As more and more of us are growing up in inner cities and at a time when core manufacturing has in large part migrated abroad and technology seemingly does everything for us, it’s easy to lose touch with how to do everyday things for ourselves.

At times, we all feel astutely aware of our inability to do things for ourselves — whether that’s cooking (thank goodness for that microwave), cleaning (what would I do without my Dyson?), shopping (time to log on to Amazon) and soon, even driving a car (Google driverless cars are already on the road).

But more than that, getting even further to the basics of survival, how many of us can grow our food (enough to live healthily on), fish/hunt (and actually catch something good), dig a working well (for drinking water), build a home (more than a shelter), enable plumbing and electrical, or build and maintain the machines that make life livable (no, I’m not talking about your Xbox, but how about a generator or catalytic converter)?

Perhaps this daily cluelessness is one of the outcomes of our falling scores in science and math, dropping enrollment and competitiveness in everything engineering. Or maybe it is an outgrowth of the “me generation” and getting used to the good life of advanced technologies, robotics, the Internet and a culture endeared to work-life balance.

++++

WORK INSTRUCTIONS
• a. Translate this sentence from the self-reliance passage into Spanish: "Perhaps this daily cluelessness is one of the outcomes of our falling scores in science and math, dropping enrollment and competitiveness in everything engineering."
• b. Please duplicate the self-reliance passage from "But more than" up to and including "or catalytic converter)?".
The rows have no role in any of this.

DATA EXTRACT

++++

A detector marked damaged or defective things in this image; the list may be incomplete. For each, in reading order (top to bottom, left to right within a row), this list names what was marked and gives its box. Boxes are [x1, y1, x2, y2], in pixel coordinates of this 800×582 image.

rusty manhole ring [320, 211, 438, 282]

++++

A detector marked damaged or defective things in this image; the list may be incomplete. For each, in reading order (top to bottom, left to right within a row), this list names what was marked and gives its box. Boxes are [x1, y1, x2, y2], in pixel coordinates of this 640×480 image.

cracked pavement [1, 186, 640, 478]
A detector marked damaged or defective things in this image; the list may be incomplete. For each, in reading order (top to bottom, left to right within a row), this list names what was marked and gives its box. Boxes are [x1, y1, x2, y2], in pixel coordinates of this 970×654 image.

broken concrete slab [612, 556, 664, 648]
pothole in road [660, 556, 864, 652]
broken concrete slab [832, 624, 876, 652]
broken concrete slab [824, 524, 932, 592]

++++

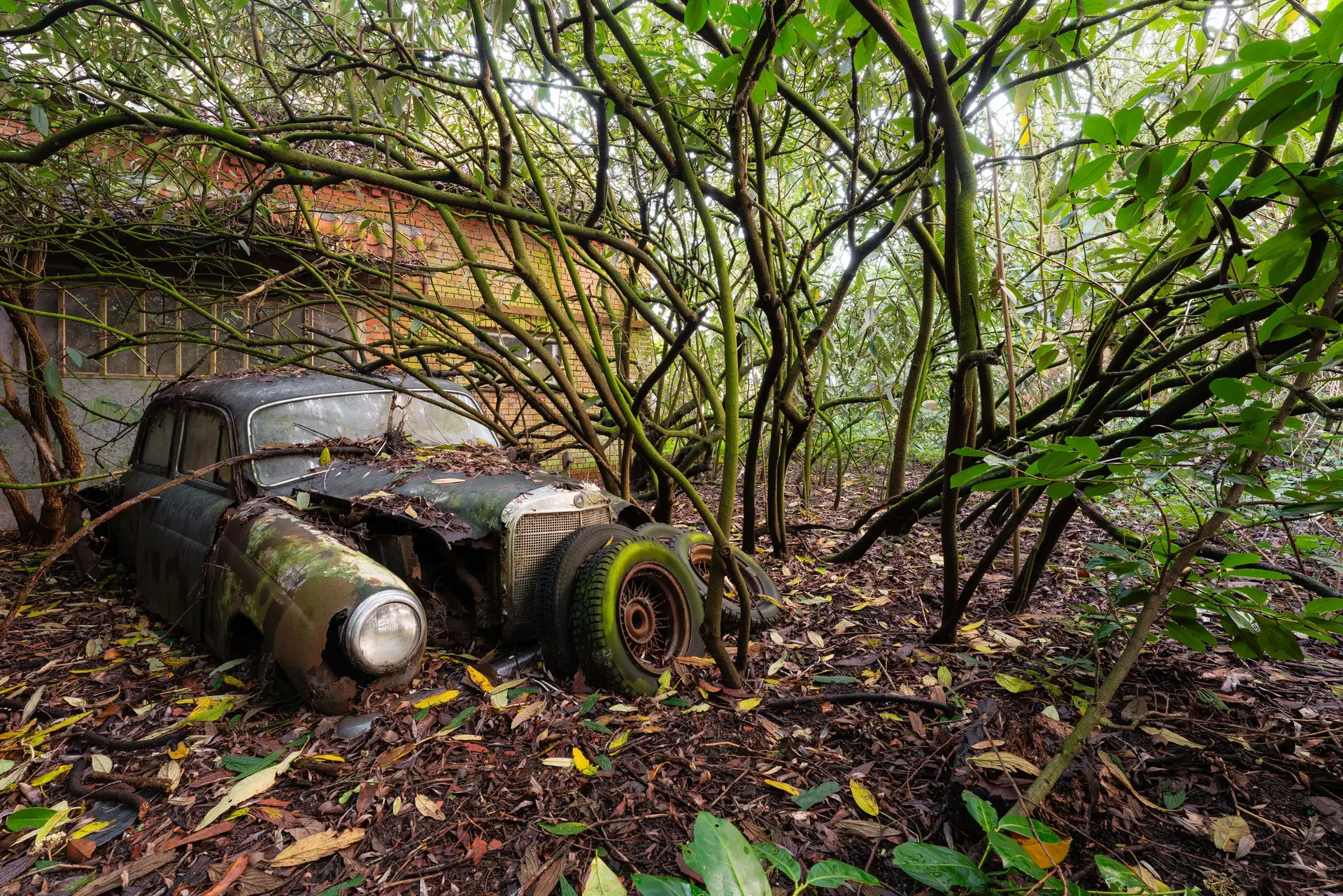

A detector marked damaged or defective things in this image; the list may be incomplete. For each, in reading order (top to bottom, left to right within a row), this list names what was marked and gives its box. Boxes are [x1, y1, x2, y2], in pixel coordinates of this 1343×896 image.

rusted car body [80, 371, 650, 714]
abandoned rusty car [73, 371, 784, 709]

++++

SOLUTION SET
• a. Quizás esta ignorancia cotidiana sea uno de los resultados de nuestras calificaciones en descenso en ciencias y matemáticas, y de la caída de la matrícula y la competitividad en todo lo relacionado con la ingeniería.

• b.
But more than that, getting even further to the basics of survival, how many of us can grow our food (enough to live healthily on), fish/hunt (and actually catch something good), dig a working well (for drinking water), build a home (more than a shelter), enable plumbing and electrical, or build and maintain the machines that make life livable (no, I’m not talking about your Xbox, but how about a generator or catalytic converter)?